*TASK BRIEF*:
Return the stretch from the line with "2011-2-26 河津桜0094" through the line with "Retrato de Carl von Linnaeus Pôsteres" in the data below, character for character, skipping all pictures.
Content starts
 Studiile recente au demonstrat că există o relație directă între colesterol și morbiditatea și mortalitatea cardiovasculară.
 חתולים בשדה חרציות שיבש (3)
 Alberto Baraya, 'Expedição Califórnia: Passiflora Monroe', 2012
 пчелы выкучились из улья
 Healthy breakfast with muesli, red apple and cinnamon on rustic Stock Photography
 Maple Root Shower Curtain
Content ends
Content starts
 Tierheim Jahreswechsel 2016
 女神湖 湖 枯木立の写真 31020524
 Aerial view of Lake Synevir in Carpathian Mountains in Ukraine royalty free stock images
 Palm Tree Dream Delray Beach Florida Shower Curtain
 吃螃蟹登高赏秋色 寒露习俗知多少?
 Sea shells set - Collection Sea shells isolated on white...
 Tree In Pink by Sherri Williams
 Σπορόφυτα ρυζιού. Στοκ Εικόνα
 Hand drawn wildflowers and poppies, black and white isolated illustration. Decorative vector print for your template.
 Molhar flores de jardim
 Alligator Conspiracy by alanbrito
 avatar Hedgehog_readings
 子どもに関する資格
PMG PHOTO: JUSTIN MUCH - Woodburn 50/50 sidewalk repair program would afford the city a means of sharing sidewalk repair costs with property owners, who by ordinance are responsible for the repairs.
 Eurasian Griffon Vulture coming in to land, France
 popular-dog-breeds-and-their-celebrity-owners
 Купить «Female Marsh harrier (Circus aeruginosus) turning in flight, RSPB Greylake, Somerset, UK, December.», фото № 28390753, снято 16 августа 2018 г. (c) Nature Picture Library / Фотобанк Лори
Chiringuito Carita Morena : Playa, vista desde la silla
Content ends
Content starts
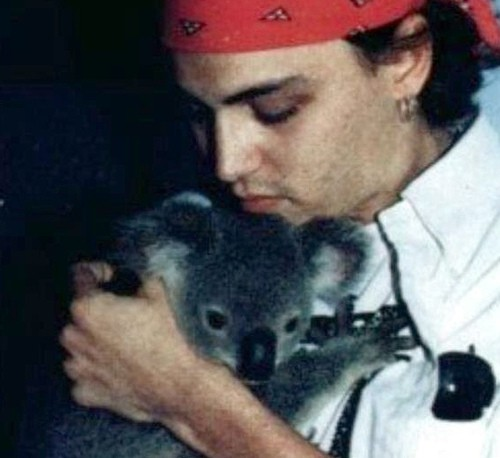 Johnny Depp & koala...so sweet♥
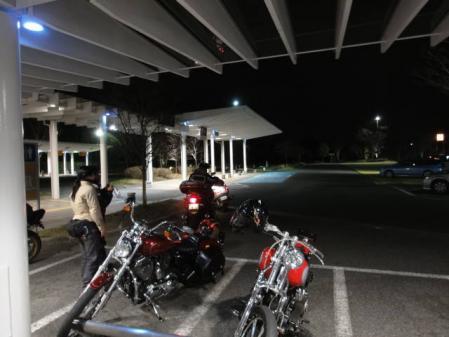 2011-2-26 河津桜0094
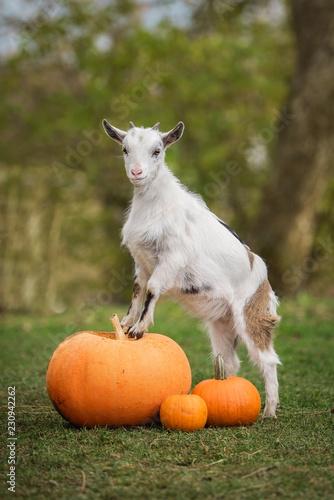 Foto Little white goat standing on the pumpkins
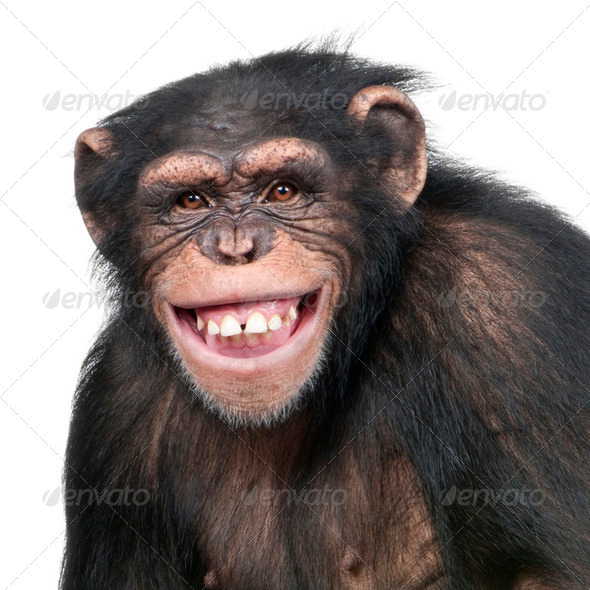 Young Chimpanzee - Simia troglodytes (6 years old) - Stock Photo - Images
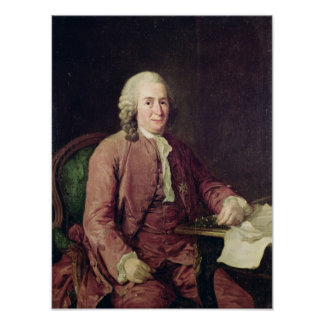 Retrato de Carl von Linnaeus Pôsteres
Content ends
*RESULT OF THIS TASK*:
 2011-2-26 河津桜0094
 Foto Little white goat standing on the pumpkins
 Young Chimpanzee - Simia troglodytes (6 years old) - Stock Photo - Images
 Retrato de Carl von Linnaeus Pôsteres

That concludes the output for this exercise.